| EXERCISE DETAILS |
Across the entries below, count the lines in which the word "over" occurs. Reply with the count alone.

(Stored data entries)
-- Opening Marker --
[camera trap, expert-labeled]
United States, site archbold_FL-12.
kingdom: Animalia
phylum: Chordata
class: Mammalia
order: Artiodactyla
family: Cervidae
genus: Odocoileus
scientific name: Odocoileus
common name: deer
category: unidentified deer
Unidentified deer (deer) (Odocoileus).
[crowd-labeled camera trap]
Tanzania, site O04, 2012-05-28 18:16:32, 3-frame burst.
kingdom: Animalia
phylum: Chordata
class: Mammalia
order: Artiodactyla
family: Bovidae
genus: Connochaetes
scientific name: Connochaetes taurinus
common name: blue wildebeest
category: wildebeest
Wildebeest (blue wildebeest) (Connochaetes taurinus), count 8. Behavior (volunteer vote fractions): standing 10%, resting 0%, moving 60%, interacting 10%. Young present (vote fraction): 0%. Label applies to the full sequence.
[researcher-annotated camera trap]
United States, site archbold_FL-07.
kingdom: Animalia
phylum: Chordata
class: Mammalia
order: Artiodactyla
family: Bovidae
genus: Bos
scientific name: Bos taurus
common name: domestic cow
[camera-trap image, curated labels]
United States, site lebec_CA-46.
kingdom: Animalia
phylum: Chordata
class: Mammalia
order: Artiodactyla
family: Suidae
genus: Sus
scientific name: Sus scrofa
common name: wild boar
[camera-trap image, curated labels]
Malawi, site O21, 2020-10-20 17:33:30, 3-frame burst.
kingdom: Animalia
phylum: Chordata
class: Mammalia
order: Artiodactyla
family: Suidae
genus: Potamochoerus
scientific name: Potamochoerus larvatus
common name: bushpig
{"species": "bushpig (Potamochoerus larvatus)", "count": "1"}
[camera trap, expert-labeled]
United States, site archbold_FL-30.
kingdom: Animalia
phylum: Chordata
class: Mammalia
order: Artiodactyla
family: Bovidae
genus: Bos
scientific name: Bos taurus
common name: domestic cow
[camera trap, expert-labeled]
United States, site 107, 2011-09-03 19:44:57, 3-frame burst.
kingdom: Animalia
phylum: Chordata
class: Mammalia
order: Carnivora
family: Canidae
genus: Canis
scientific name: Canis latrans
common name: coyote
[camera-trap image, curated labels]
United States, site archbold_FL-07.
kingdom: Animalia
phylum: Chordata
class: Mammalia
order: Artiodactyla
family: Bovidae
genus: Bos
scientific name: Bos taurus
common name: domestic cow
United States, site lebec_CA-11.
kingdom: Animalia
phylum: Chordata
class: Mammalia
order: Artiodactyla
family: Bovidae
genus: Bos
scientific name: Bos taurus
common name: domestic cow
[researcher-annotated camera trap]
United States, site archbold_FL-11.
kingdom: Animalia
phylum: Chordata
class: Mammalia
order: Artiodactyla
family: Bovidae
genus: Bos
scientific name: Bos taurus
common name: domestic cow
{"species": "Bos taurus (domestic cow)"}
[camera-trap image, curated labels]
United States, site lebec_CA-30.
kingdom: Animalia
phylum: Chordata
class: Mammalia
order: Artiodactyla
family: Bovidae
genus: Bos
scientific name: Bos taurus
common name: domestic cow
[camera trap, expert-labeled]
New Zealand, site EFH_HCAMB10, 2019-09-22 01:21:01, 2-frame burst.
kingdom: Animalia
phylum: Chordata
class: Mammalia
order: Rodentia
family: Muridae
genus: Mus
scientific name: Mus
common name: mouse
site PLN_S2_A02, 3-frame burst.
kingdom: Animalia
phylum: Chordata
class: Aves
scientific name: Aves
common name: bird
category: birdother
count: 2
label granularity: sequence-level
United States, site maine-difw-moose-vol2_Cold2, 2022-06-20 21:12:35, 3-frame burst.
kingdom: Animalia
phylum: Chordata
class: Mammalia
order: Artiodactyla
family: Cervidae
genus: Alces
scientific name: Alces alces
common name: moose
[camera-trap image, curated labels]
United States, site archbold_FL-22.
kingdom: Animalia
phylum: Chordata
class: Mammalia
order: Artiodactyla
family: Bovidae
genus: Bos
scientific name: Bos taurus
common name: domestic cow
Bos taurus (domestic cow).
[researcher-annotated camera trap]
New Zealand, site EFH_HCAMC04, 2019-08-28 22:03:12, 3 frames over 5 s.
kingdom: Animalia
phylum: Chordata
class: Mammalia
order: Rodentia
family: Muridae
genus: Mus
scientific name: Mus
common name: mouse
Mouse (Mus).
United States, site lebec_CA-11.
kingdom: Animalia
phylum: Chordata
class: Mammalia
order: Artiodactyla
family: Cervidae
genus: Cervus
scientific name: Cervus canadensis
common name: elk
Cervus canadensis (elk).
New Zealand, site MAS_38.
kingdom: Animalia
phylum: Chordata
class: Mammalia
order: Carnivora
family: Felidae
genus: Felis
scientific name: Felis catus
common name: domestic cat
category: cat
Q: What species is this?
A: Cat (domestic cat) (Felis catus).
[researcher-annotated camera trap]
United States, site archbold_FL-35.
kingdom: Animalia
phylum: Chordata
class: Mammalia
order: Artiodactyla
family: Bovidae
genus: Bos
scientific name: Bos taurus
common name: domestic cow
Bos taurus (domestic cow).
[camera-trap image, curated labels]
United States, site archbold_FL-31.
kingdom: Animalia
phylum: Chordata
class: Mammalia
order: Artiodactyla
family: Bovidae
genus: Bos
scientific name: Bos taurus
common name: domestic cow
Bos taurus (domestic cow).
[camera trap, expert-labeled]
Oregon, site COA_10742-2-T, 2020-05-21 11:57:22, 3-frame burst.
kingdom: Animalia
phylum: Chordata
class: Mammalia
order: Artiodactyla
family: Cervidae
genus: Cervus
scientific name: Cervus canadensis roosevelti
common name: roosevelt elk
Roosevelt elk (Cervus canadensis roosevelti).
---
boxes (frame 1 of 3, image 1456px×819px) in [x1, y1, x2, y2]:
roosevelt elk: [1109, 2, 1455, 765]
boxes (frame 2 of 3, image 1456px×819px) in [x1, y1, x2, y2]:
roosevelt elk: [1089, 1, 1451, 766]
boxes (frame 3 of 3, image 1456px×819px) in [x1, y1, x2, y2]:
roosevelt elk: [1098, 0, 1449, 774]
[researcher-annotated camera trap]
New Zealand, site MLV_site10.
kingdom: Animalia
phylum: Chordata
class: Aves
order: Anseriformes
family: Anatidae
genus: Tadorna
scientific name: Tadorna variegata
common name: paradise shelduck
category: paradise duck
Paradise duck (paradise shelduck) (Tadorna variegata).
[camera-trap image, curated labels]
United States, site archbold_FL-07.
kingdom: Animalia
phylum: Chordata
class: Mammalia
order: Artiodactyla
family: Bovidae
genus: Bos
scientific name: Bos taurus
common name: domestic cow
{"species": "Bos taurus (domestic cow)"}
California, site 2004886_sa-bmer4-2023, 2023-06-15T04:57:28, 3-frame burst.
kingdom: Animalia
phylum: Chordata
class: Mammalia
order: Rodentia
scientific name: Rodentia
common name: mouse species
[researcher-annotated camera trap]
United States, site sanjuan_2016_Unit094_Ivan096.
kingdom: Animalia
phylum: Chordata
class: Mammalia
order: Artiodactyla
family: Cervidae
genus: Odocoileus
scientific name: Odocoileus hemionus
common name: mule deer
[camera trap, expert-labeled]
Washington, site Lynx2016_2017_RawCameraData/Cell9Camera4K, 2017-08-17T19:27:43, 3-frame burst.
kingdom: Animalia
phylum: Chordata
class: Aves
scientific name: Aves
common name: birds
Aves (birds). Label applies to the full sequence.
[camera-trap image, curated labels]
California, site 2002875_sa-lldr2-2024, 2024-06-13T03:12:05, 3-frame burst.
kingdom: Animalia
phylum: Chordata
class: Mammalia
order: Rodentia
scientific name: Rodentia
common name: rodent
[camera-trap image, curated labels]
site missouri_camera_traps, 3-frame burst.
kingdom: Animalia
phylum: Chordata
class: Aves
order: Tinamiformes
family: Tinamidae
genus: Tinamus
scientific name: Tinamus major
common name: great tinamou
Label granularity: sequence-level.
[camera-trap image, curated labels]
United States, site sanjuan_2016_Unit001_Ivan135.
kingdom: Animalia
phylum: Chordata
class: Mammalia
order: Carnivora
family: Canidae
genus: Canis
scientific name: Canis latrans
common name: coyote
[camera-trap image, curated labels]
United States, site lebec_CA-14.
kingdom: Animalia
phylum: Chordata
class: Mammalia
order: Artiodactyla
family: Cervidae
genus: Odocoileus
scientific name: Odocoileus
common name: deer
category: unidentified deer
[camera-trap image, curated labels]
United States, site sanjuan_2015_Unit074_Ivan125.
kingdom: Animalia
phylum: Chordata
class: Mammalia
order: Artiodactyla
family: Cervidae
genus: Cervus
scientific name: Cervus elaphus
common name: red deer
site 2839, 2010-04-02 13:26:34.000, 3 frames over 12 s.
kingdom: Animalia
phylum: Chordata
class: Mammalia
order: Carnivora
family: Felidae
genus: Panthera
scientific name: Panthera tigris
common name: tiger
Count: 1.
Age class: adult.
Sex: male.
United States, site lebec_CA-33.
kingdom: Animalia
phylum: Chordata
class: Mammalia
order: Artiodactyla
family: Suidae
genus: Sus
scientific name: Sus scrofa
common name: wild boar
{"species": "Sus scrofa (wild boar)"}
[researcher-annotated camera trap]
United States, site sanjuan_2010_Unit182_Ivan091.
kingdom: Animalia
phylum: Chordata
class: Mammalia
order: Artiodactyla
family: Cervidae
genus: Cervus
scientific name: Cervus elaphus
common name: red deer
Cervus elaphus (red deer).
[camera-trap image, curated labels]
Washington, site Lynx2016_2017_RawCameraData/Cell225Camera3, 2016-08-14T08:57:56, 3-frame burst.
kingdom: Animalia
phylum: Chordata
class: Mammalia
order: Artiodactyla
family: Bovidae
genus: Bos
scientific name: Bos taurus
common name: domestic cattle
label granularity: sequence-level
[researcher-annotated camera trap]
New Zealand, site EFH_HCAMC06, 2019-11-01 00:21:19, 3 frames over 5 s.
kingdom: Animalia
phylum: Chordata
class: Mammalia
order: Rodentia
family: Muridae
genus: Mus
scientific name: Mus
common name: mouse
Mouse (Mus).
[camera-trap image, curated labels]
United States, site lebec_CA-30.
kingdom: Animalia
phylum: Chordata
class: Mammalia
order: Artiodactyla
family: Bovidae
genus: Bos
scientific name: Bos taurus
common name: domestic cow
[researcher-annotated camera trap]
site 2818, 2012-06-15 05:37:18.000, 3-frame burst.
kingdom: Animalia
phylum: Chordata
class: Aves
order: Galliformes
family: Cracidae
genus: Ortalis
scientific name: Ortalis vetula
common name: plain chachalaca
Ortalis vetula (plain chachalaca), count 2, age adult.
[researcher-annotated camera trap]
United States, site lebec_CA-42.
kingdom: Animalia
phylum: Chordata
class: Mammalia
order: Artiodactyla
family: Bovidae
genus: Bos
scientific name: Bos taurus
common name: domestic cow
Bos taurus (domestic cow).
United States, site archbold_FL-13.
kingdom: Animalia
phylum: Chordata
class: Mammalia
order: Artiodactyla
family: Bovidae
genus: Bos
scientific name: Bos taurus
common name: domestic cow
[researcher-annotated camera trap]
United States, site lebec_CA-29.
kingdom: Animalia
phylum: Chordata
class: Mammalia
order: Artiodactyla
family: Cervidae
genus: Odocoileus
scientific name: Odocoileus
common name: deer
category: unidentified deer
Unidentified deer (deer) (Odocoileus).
-- Closing Marker --
| REPLY TO THE TASK |
3